LaurieJanesplace said:


> 1. Teddy bear UFO - because I HATE TO SEAM
> 2. WRAP ufo for my daughter - because I HATE TO SEAM
> 3. RED SCARF UFO - because I hate red and the pattern is not working up cute
> 4. 2 pairs yellow wristers - don't like the way they look
> ...


I'm sooo with you on the 'hate to seam', I have a huge list of 'to-do' projects, (getting longer every day, thanks to KP...) but I'm really disciplined in not having ufo's.....unless you count the bags full of unseamed stuff???
I only have one wip on the needles at a time, but as soon as I cast off, into the 'finished' bag it goes!! (sometimes I sew them up right away, if it's a particular item for a gift) otherwise every so often between projects, I pull out the bag .....and curse myself as I spend the next couple of days worth of knitting time finishing off!! (makes a lovely pile of goodies at the end though!!)
I have tweaked most patterns to have as few seams as possible, all baby/toddler sweaters etc done with a yoke, (top down or bottom up) if bottom up, body in one up to armhole, then slot in the sleeves....bands knitted in on fronts....hoods knitted straight on from neckband....BUT even so, there is always just that LITTLE bit of finishing off to do, (sleeve seam, as I haven't tried knitting in the round yet)
Most of my knitting is baby/toddler sized, it never gets cold enough here to have to rug up warm even in winter. On my list this year though, is a circle vest for ME!!!


----------



## chrissyf (Jan 21, 2012)

i make a list of what needs to be done for the year...i know way too organised...then i just plug away at the list. Other things creep in but as long as i keep my projects in the "instant gratification" category...small items that are not too repetitive...i rarely get bored and rarely have UFOs. I do tend to have multiple WIPs though so if boredom does creep in i can move to something else to releive it.


----------



## LindaH (Feb 1, 2011)

I like this idea!



pepsiknittinmomma said:


> I am methodical. For each month I pick an item to make and stick with it for the whole month, this way I get my list for the year done. For January I finished a baby blanket for my cousin, then worked on hats to donate. February is baby blanket month, and hats when it's not practical to do one whole row of the baby blanket. (I'm still working towards my goal of 50 hats to donate, so hats will get done all year to get to my goal). I'll make ornaments one month, dishcloths one month, and I'm going to make my sister-in-law the Ashton Shawlette, so I'm sure that will take at least a month. I have 9 nieces and nephews (and might be adding more this year), so projects for them will take a month, or more. I rarely have more than 2 projects going at once, and if I do, it's because one project isn't very portable. I make myself finish a project before I start another. Just the way I operate.


----------



## killashandra (Nov 22, 2011)

I am like grandmann, I love figuring out what I can do with a yarn, how I can make it look, feel etc. Many times 1/2 way into a project I see a pattern that I think I would like better in that yarn and my "excuse" for not finishing is to give myself time to think about whether I want to frog it and redo it the new way or continue it the way it is. I am terrible about finishing things. Altho I do occasionally get in the mood to finish stuff but by then I have so many to finish I can't make up my mind which one I want to finish first! LOL Thank goodness it's all fun.


----------



## LindaH (Feb 1, 2011)

One of my WIP is the remake of my SIL's sweater from Christmas. I have the sleeves on my needles at this moment, and I am doing both of them at the same time so that they will match perfectly. I will move on to the sweater itself after I finish these, probably by the middle of next week. 

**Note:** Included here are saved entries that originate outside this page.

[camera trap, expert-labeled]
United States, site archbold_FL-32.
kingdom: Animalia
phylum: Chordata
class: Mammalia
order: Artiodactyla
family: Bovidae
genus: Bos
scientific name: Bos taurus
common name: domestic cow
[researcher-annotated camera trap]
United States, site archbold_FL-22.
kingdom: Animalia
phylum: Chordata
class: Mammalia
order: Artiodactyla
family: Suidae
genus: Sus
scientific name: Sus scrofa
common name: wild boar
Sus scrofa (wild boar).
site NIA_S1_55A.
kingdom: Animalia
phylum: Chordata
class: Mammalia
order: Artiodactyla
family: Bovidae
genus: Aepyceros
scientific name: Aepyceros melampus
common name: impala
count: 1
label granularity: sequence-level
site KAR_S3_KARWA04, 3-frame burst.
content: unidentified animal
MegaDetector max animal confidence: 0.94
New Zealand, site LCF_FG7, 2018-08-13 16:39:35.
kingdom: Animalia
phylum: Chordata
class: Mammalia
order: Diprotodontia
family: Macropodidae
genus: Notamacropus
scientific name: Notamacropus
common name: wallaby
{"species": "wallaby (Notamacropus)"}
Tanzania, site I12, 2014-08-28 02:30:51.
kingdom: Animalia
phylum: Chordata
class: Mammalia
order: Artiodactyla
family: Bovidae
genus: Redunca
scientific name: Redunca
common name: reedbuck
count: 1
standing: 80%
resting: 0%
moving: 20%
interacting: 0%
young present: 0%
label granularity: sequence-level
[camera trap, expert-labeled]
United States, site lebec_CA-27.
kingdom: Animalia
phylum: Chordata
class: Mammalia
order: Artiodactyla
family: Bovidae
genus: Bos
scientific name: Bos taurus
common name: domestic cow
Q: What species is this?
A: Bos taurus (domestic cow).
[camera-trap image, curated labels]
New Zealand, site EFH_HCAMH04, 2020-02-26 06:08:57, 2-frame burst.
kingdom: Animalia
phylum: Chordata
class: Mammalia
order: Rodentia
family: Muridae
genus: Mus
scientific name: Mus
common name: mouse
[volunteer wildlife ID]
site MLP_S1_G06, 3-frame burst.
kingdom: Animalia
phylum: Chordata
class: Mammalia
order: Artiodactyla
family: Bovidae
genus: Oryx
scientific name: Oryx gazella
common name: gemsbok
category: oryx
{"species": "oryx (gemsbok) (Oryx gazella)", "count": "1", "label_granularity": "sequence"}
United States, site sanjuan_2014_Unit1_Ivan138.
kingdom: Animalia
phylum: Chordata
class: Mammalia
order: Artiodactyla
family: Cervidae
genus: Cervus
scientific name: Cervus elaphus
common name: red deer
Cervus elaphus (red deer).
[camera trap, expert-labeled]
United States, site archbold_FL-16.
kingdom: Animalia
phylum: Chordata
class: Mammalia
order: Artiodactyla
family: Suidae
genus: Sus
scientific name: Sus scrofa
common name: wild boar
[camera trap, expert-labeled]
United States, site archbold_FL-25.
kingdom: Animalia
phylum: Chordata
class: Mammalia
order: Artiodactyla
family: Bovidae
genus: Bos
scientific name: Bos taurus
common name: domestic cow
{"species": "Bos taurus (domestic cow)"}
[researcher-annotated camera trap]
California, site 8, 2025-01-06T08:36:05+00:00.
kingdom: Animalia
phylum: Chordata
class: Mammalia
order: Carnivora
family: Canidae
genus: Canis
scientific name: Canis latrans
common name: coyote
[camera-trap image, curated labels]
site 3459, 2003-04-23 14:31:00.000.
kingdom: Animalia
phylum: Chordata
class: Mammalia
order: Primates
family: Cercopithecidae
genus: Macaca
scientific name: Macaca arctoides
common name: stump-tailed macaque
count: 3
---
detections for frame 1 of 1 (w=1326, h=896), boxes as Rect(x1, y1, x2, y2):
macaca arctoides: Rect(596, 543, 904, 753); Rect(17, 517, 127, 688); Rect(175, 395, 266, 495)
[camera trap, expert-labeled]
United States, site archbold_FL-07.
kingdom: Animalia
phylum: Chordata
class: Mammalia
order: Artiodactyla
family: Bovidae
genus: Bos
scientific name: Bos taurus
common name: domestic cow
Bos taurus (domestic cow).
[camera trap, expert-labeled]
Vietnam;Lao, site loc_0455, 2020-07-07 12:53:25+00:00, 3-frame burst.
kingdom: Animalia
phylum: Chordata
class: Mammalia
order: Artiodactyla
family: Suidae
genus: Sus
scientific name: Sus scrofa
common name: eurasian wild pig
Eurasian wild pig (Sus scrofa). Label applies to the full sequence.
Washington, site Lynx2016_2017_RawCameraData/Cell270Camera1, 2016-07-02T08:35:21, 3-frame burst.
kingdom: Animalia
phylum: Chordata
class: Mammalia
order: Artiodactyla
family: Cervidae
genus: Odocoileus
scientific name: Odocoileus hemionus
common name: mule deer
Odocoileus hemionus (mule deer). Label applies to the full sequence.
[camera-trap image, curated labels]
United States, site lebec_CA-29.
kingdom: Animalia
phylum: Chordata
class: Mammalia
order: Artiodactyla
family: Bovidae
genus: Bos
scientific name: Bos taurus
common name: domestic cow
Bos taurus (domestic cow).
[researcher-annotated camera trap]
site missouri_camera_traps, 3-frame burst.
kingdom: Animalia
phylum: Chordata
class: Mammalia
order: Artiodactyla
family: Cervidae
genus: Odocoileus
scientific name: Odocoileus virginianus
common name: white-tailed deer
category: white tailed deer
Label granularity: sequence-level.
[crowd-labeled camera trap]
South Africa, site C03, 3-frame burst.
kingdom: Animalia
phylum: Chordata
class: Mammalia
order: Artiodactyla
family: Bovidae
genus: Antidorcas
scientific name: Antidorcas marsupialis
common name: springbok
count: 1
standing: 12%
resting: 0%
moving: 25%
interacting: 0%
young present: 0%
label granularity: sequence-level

My other WIP is a shawl project that I put on the back burner for one of my best friends last year when I decided to make my SIL the Hey Teach sweater that it took me 7 months to make the 1st time. 

I did about half of this shawl project before I realized that it was lopsided, so I bound it off and made a pillow topper out of it, and started another one over again. It is going to be a wrap/shawl of sorts except it is rectangular in shape. It is a lace pattern, and it is going to be just beautiful. I have the hardest time picking out a yarn that meets the request of the person that I am making it for if they know about said project, and meeting my need for a pretty color that will knit up nicely too. For this shawl, my friend loves the ocean colors, and she loves turquoise. It needed to be a deeper turquoise, so I originally went with Cascade 220. Once I started knitting with it, I didn't like the way it was knitting up.. so I ditched that yarn, and tried something close. I finally have found a colorway in a handpainted yarn by Tanis Fiber Arts that I got from Simply Sock Yarn.com. It is called Deep Sea, and it is just gorgeous! 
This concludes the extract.